Task inputs Start Marker

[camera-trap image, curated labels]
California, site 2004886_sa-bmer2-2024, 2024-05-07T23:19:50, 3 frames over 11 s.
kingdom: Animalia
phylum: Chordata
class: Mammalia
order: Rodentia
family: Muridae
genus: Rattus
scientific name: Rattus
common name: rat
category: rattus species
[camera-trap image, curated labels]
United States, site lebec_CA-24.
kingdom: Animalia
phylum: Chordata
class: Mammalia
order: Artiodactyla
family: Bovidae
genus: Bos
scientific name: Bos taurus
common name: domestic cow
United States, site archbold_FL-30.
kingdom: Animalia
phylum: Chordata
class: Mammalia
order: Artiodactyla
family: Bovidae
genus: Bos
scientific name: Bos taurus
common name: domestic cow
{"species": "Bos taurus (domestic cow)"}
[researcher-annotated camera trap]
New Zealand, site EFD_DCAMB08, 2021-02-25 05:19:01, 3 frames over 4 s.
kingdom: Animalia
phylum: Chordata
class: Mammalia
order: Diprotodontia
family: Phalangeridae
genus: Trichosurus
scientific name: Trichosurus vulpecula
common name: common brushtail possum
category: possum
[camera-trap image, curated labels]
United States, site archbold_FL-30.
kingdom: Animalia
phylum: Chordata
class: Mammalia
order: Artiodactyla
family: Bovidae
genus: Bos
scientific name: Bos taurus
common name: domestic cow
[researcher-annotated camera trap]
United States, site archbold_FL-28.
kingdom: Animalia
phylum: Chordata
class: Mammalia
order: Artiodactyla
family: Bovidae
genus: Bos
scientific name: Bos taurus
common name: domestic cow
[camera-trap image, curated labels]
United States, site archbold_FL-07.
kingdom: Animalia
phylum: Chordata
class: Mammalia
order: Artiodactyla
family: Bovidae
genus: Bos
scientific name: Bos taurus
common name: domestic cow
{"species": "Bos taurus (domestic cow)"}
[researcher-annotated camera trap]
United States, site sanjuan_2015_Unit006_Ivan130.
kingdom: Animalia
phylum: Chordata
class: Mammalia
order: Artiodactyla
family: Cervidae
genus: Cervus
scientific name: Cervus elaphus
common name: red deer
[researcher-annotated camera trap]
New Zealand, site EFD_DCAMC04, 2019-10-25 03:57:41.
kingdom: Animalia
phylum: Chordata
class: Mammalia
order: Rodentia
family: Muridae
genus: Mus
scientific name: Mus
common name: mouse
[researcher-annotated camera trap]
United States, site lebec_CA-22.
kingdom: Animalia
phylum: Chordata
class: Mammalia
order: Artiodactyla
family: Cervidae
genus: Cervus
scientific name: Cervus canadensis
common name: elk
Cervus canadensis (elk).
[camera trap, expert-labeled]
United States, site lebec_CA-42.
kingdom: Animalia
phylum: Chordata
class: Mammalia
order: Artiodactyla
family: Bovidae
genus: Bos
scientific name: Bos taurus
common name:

Task inputs End Marker

Each line above with the word "States" must be returned.

United States, site lebec_CA-24.
United States, site archbold_FL-30.
United States, site archbold_FL-30.
United States, site archbold_FL-28.
United States, site archbold_FL-07.
United States, site sanjuan_2015_Unit006_Ivan130.
United States, site lebec_CA-22.
United States, site lebec_CA-42.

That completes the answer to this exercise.